### Reading text
================================

The Master and Margarita - Mikhail Bulgakov
Bulgakov's wicked sense of political humor, twisted and yet ultimately quite evocative and devout Christianity, and self-reflexive explorations of what it means to be a man and a writer make him something of a more tortured and distinctly Russian Fellini of literature. Both were masters of playfulness deployed in the service of political and social critique, whether sly or brutal, and both obsessed over the grotesque. In The Master and Margarita, Professor Woland arrives in Moscow with his cronies, including a vodka-swilling, pistol-waving black cat and an angel of death, to put on a magic show and recruit a lovely young witch to host Satan's Grand Ball. The witch in question is Margarita, the grieving lover of a politically dissident novelist, the Master, whose novel about Pontius Pilate landed him in an insane asylum. This is a superlatively great book.

The Adventures of Pinocchio - Carlo Collodi 
Forget the Disney adaptation: The Adventures of Pinocchio is bizarre, creepy, riotously illogical, and nearly as terrifying as Struwwelpeter. In a sinuously plotted story that defies cause and effect and whose morality is both Manichean and constantly slipping sideways, Pinocchio isn't an innocent learning right and wrong; he's a nasty, stealing, selfish, unpleasant little brat who is not only the cause of his mother's death, but dies himself multiple times in gruesome ways, including being hanged. Despite the darkness and horror, Collodi's book has a robust, and distinctly Florentine, sense of humor. Add in its fascination with traveling performers, circuses, freaks, and overeating, and one must imagine this was one of Fellini's favorite books.

================================

### Extracted records

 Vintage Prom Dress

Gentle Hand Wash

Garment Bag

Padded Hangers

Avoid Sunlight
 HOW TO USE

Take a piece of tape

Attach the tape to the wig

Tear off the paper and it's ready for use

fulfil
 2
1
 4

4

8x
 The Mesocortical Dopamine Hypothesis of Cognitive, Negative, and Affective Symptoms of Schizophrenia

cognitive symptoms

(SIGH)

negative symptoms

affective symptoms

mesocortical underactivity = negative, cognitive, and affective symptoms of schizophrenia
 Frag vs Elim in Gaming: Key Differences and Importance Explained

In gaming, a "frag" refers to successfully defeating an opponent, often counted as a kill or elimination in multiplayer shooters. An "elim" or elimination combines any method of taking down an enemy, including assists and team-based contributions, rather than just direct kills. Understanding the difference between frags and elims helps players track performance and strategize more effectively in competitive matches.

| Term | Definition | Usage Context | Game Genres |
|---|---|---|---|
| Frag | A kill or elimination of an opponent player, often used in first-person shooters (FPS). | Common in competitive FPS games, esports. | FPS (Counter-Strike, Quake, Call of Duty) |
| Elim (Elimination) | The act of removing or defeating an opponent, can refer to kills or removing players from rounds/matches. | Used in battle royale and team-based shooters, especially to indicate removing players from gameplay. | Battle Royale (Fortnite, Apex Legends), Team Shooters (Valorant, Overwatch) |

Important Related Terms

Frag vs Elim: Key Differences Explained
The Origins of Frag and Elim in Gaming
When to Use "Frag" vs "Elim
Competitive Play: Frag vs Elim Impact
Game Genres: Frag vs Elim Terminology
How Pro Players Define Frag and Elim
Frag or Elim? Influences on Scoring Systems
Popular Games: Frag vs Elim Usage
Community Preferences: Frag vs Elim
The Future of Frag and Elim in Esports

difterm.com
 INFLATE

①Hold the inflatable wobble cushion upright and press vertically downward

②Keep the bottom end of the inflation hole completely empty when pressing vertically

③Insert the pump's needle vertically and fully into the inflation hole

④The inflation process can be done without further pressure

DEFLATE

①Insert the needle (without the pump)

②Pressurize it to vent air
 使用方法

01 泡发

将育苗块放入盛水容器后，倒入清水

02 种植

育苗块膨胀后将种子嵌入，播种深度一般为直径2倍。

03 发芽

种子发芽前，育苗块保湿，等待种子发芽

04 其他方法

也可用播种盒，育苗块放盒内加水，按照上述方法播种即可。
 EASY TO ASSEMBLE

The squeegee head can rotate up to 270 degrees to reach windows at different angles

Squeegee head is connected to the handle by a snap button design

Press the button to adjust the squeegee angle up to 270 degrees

================================

Repeat the reading text word for word from "The Adventures of Pinocchio - Carlo" to "Fellini's favorite books.". The records are separate from the reading text.

### Task response
The Adventures of Pinocchio - Carlo Collodi 
Forget the Disney adaptation: The Adventures of Pinocchio is bizarre, creepy, riotously illogical, and nearly as terrifying as Struwwelpeter. In a sinuously plotted story that defies cause and effect and whose morality is both Manichean and constantly slipping sideways, Pinocchio isn't an innocent learning right and wrong; he's a nasty, stealing, selfish, unpleasant little brat who is not only the cause of his mother's death, but dies himself multiple times in gruesome ways, including being hanged. Despite the darkness and horror, Collodi's book has a robust, and distinctly Florentine, sense of humor. Add in its fascination with traveling performers, circuses, freaks, and overeating, and one must imagine this was one of Fellini's favorite books.